TEXT SEGMENT:
=====

Torrus Architecture

Configuration processing

The XML configuration is compiled into the database representation by operator's manual request.

A compiled version of configuration is not a one-to-one representation of the XML version. All templates are expanded. Backward restoration of XML from the database is available with the snapshot utility.

A template defines a piece of configuration which can be used in multiple places. Templates can be nested.

The configuration consists of multiple XML files. They are processed in the order as specified in the tree configuration. Each new file is treated as an additive information to the existing tree.

The XML configuration compiler validates all the mandatory parameters.

Data storage

Three types of data stores are used in Torrus:

Git for storing the tree data;
Redis for storing run-time data, sending notifications, and locking;

Tree configuration

The configuration consists of multiple trees. A tree consists of nodes, and each node can be of type "leaf" or "subtree". Subtrees contain child subtrees or leaves, and a leaf does not contain any child elements. Each node has an arbitrary number of parameters. Some parameters can prohibit recursion, but most of parameters are calculated by traversing the tree upwards, until a value is found.

Each node has a path within a tree. A subtree path ends always with a slash, and a leaf path ends with a word character. The top of the tree is identified by a single slash symbol. The node names in the path allow alphanumeric characters, dash and underscore.

Each node is identified by a token. A node token a 40-character SHA-1 checksum calculated from the tree name, followed by a colon, and the path.

`ConfigTree` objects

ConfigTree Perl module provides an API for accessing the configuration trees, as well as other types of data. Each data element is referred to by a token, as follows:

Tree node token is a 40-character SHA-1 checksum of a node as described above.

=====

RECORDED INFORMATION:

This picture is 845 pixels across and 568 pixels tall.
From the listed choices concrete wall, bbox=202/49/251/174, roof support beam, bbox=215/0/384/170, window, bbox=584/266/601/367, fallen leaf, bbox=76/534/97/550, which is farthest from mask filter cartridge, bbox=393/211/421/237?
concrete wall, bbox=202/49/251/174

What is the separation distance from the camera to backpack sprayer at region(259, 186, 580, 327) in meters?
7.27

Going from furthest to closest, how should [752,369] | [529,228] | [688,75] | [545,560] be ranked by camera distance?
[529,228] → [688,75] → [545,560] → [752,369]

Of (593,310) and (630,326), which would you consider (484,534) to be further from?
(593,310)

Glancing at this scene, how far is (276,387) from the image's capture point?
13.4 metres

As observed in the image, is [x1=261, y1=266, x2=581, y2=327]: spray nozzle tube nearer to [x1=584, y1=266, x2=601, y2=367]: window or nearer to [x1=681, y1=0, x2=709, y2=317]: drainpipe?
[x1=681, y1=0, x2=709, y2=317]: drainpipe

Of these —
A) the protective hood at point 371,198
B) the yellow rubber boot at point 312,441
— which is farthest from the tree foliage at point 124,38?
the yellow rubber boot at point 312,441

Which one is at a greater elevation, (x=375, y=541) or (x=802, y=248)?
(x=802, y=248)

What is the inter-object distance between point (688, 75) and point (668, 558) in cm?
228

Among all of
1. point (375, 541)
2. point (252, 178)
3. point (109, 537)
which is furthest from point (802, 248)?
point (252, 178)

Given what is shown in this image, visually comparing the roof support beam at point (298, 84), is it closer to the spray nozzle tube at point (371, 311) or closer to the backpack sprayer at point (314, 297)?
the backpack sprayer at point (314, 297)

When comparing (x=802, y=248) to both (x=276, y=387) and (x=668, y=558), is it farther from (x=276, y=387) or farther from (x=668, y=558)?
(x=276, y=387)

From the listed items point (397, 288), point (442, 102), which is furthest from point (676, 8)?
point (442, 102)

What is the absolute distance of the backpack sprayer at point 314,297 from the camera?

=====

Pick up the Torrus architecture text after its last sentence and continue it.

Tokenset name starts with letter S. The rest is an arbitrary sequence of word characters.

The special token SS is reserved for tokensets list. Also tokenset parameters are inherited from this token's parameters.

View and monitor names must be unique, and must start with a lower case letter.

Git storage

A Torrus instance uses a number of Git branches for each tree configuration. The XML compiler is the only writer, and consumers are only reading from the Git repositories. Both writing and reading is done directly on local Git repositories, so working directories are not needed. If the writer and reader are on the same host, they use the same Git repository. Otherwise, the writer pushes its commits to a remote repository, and the reader pulls from it. The reader sets an exclusive lock on the repository for the time of fetching and merging, so that other readers don't try to pull at the same time.

Each tree has its own set of branches. The TREE_configtree branch contains a full hierarchy of objects, so all parameters that are defined in the input XML are retrievable. Typically the Web UI renderer is consuming this data.

The TREE_srcfiles branch contains XML files that are used by the XML compiler. While processing the XML files, it adds them into this branch in order to track the changes in XML sources.

Also there's a number of agent branches, one per agent instance (collectors and monitors are typical agents): TREE_DAEMON_INSTANCE. Each such branch contains only the information and parameters needed by the agent, so that the agent process can start and update its data as fast as possible.

A Git reference refs/heads/TREE_agents_ref is used to indicate the commit in TREE_configtree branch that corresponds to the current heads in agent branches. This reference is moved when the agent branches are updated.

The TREE_agent_tokens branch is used to store the information which agent branches have which tokens. It is needed for deleting tokens from agent branches when they are deleted from configtree branch. The branch contains two-level 256-way directory hierarchy, for every token, and the JSON files contain arrays with agent branch names where a particular token is used.

The TREE_configtree branch has subdirectories as follows. The directories nodes and children contain JSON files named after the node tokens, arranged into two-level 256-way tree structure. For example, the file for token b7ba0d88a0b14a4e6c3c61f5446aa619a537098f is stored as b7/ba/0d88a0b14a4e6c3c61f5446aa619a537098f.

nodes/: the JSON content defines the node's type, name, parent's token, and parameters.
children/: tor each subtree node, there is a JSON file defining a hash with child tokens as keys and "1" as values.
srcrefs: a JSON hash representing dependencies of nodes from XML files. It's a two-level hash: the first key is the source file name, the second key is the token of topmost dependent node, and the value is "1".
srcglobaldeps: a JSON hash representing the XML source files which define parameter properties, definitions, or templates. The keys are file names, and values are "1".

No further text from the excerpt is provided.